Sustainable building design at Japara The Highbury
Our modern lifestyles impact our environment in several ways. The cars we drive, the foods we eat, and the buildings we live and work in all place pressure on our natural resources, and with the climate crisis becoming an increasing concern, it’s important that we work hard to ensure solutions are in place to preserve our planet.
Sustainability has become a vital factor in the planning and construction of modern buildings. “When we built The Highbury, our objective was to provide a healthy, comfortable, and productive building environment for our residents and staff whilst maintaining a reduced impact on energy and water resources,” says Sam Snaddon, Real Estate General Manager at Japara. “These initiatives were instrumental in the sustainable design and construction of the project.”

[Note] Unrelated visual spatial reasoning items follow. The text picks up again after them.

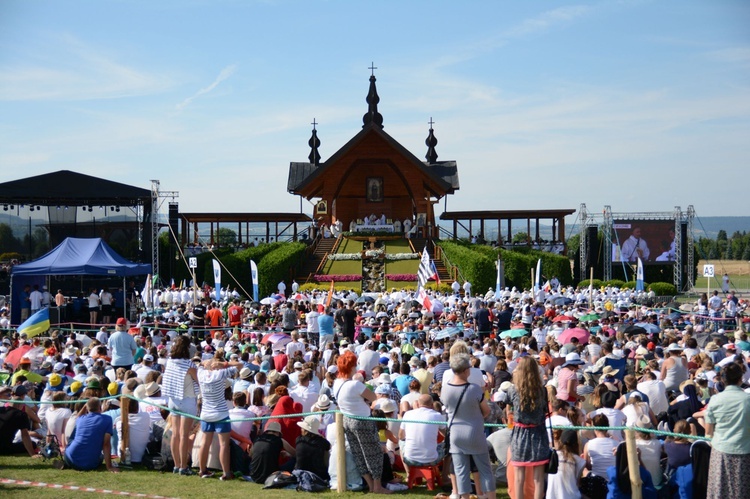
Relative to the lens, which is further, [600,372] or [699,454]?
[600,372]

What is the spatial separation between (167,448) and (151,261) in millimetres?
28363

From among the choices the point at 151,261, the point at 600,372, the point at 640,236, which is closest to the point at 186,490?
the point at 600,372

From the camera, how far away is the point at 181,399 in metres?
9.48

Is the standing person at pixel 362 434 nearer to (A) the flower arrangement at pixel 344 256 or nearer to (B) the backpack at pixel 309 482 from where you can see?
(B) the backpack at pixel 309 482

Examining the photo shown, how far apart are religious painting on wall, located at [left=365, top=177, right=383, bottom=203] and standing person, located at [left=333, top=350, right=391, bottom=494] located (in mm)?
41443

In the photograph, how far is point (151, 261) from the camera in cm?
3709

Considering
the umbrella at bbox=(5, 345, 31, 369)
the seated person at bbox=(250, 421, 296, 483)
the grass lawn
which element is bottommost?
the grass lawn

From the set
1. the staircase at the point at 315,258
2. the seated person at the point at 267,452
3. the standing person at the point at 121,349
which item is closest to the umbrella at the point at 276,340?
the standing person at the point at 121,349

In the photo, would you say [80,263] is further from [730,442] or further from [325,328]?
[730,442]

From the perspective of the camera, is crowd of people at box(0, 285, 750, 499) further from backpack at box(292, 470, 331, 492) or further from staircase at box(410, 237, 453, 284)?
staircase at box(410, 237, 453, 284)

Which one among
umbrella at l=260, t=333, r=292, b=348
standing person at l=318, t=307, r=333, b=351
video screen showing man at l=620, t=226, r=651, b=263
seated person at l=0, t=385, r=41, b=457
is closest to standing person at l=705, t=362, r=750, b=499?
seated person at l=0, t=385, r=41, b=457

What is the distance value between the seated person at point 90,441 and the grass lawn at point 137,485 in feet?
0.45

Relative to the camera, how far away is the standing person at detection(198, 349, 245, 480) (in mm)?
9219

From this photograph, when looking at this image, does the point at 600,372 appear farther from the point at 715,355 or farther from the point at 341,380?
the point at 341,380
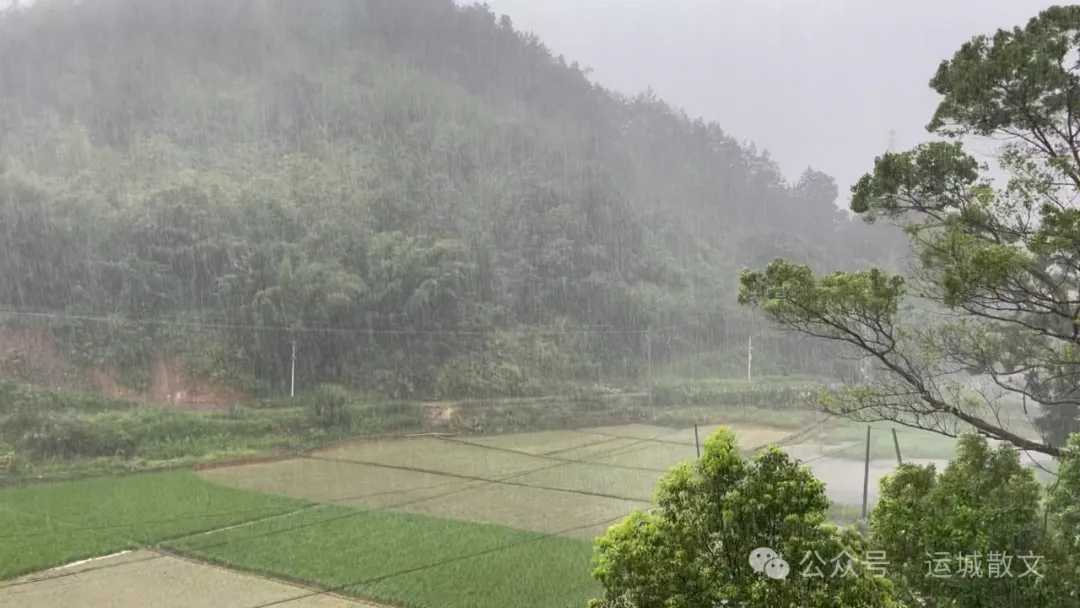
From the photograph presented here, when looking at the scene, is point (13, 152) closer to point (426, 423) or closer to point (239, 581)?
point (426, 423)

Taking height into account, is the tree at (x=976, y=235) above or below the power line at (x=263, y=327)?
above

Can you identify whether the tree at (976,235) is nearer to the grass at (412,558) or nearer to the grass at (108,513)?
the grass at (412,558)

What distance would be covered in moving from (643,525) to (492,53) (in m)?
47.3

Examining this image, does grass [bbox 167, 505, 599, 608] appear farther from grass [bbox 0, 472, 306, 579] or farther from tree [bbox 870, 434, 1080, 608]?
tree [bbox 870, 434, 1080, 608]

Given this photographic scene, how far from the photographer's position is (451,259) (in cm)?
2358

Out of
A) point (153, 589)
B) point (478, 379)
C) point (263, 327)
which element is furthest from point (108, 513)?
point (478, 379)

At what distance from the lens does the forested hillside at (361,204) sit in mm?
20094

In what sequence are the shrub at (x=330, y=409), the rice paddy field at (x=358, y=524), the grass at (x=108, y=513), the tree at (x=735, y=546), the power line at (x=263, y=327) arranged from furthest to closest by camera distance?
the power line at (x=263, y=327) → the shrub at (x=330, y=409) → the grass at (x=108, y=513) → the rice paddy field at (x=358, y=524) → the tree at (x=735, y=546)

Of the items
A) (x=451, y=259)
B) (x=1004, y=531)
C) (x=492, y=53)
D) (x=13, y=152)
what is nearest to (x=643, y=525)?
(x=1004, y=531)

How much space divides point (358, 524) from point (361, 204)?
18.3m

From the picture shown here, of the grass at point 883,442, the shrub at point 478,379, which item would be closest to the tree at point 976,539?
the grass at point 883,442

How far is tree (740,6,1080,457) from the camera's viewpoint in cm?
441

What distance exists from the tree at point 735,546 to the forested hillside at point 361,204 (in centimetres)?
1729

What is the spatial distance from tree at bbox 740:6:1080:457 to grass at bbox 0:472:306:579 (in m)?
6.76
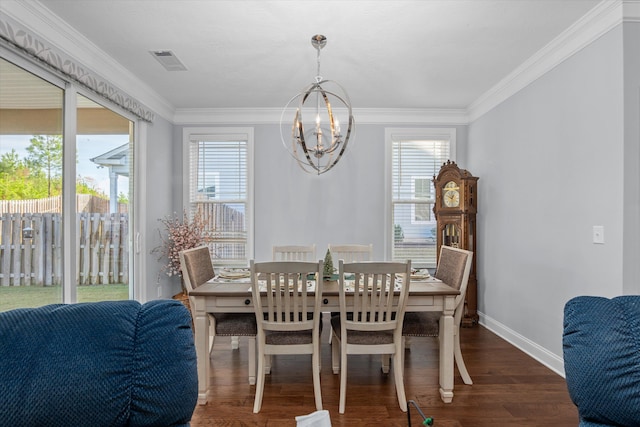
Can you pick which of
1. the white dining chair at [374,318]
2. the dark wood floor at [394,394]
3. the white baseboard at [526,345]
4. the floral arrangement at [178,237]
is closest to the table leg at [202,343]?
the dark wood floor at [394,394]

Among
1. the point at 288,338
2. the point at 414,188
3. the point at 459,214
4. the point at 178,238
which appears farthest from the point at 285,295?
the point at 414,188

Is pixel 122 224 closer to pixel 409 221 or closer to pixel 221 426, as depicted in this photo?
pixel 221 426

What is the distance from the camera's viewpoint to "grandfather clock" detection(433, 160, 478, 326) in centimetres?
408

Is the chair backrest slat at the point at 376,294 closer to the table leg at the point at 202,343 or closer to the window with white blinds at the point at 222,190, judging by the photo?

Sustainable building design at Japara
During both the demolition and re-construction of The Highbury, a thorough inventory was kept of all building materials and construction techniques used. These techniques and materials were specifically selected to reduce energy consumption and greenhouse gas emissions when compared with a standard practice equivalent development. For example:
- Double glazing and thermal insulation systems to minimise expected energy consumption
- Climatically responsive building fabrics designed to use thermal mass and limited areas of well shaded glazing to reduce solar heat gains
- Disposal of over 90% of demolished materials from the site in an environmentally-friendly manner
A building management system is also in place to meter energy and water so that faults and excess usage patterns can easily be identified and rectified.
We all have our individual routines; some of us enjoy a warm and toasty environment, whereas others prefer a cooler room temperature. Our sleep patterns can vary too, so when living in a shared environment, it can be difficult to find the right balance to suit everyone’s needs.
All residential rooms at the Highbury have individual temperature systems and localised lighting controls. Not only do these smart technologies give residents control over their own living environment, it also helps us to reduce our carbon footprint by only using we energy we require.
Reduced water supplies
The planet’s water supply is limited, and in the face of global climate change, freshwater resources in Australia are expected to decline. Yet Australians are still the greatest per capita consumers of water each year, and this combined with a growing population places immense strain on the water supply in our country.
The Highbury utilises sustainable building design to reduce water usage within the home and recycle where possible. For example, all water used during the mandatory fire pump tests is recycled into the rain water harvest tanks and reused. The building also uses air cooled mechanical services to avoid excessive water use by cooling towers, and e-water systems throughout the home reduce the demand for harsh chemical-based cleaners and disinfectants.